If you are ready to jump all in with a new lithium battery system for your boat then I would say: go for it!  I have been not only installing systems, I have also been consulting for customers who are installing new lithium battery systems themselves.  I help with the obvious things like safe fusing, external regulation of alternators, navigating battery monitoring systems.  Also some of the things that might not be obvious at first like back up procedures for batteries that can literally “shut off” zero volts, open circuit. What then?  I help with making a plan to avoid the danger of combining a lithium battery with standard batteries that are two far apart in state of charge to be safely put into parallel.  It is often the “what if ” scenarios that I find challenging to solve, but also enjoyable when I do find that elegant and simple solution. 

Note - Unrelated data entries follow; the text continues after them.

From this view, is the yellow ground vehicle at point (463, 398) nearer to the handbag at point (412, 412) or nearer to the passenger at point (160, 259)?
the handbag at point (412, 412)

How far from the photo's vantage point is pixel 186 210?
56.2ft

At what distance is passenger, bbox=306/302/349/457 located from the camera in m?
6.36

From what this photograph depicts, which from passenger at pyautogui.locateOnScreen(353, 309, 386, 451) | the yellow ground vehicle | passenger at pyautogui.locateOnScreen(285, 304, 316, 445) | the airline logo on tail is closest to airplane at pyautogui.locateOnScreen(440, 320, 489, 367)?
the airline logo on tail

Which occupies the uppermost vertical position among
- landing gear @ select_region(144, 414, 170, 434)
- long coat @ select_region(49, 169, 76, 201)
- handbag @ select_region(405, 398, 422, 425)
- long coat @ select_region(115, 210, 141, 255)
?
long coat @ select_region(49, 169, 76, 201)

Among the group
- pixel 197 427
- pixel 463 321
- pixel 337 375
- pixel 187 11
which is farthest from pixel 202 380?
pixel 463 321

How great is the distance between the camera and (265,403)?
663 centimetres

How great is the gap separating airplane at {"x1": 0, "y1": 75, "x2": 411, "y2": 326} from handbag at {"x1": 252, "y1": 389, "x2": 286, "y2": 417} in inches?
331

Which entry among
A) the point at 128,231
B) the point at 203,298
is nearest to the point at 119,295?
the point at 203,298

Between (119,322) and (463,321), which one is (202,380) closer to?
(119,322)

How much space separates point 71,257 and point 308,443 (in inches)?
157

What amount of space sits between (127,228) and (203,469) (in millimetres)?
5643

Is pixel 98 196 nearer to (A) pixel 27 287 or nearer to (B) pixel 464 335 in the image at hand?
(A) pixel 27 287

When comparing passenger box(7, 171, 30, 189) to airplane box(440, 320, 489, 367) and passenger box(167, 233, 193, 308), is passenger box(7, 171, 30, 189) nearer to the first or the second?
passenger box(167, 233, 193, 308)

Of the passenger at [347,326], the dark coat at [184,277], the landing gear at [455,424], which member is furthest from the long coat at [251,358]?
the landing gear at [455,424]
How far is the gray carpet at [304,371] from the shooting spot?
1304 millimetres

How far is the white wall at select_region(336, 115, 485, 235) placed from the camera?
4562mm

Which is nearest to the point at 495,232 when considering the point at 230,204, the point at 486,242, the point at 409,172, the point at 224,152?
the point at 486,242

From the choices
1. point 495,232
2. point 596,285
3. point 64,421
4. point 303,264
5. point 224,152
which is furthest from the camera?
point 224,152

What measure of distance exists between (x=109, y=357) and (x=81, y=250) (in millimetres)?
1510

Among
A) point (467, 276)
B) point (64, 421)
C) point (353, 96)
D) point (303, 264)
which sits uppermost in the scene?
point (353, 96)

When AGM batteries are still the right choice, I take a few simple design steps to make sure the work I do will make the system lithium compatible for the next round.  And I have found that the features that make the system lithium compatible work great for an AGM system also.

Some examples are:

1) Use the engine alternators for the start batteries and add a separate new alternator for the house bank.  Externally regulate the new alternator.

2) Now that you have a dedicated house bank alternator and start battery alternator(s) eliminate charging relays and battery isolators completely from your system.

3) If possible use high quality multi purpose batteries for the house bank.  (This could be a whole other discussion), but for our purposes here I am preparing for a lithium bank in the future that will be able to run my thrusters, windlass, davit and provide high DC amp discharge rates from the batteries for my inverter, and a fast charging rate.

4) Wire each new battery in the new house bank to a dedicated positive and negative buss bar with wires that are the exact same length.  

5) Put in a heavy duty DC negative shunt between the battery DC negative buss bar and the system DC negative buss bar.  Make it all heavy enough to carry your thruster, davit, and windlass loads. This is for your battery monitor.

I hope this offers insight into what I prioritize in a new battery system. Notice I did not mention a new inverter/ charger.  It is tempting to run out and buy the latest inverter and think you are going to install that new box on the bulkhead and instantly have a lithium compatible system.  Not true.  It’s important, but it’s way down the list.  Any good battery system requires careful thought put into the distribution, switching, fusing, and how charging sources are going to be integrated.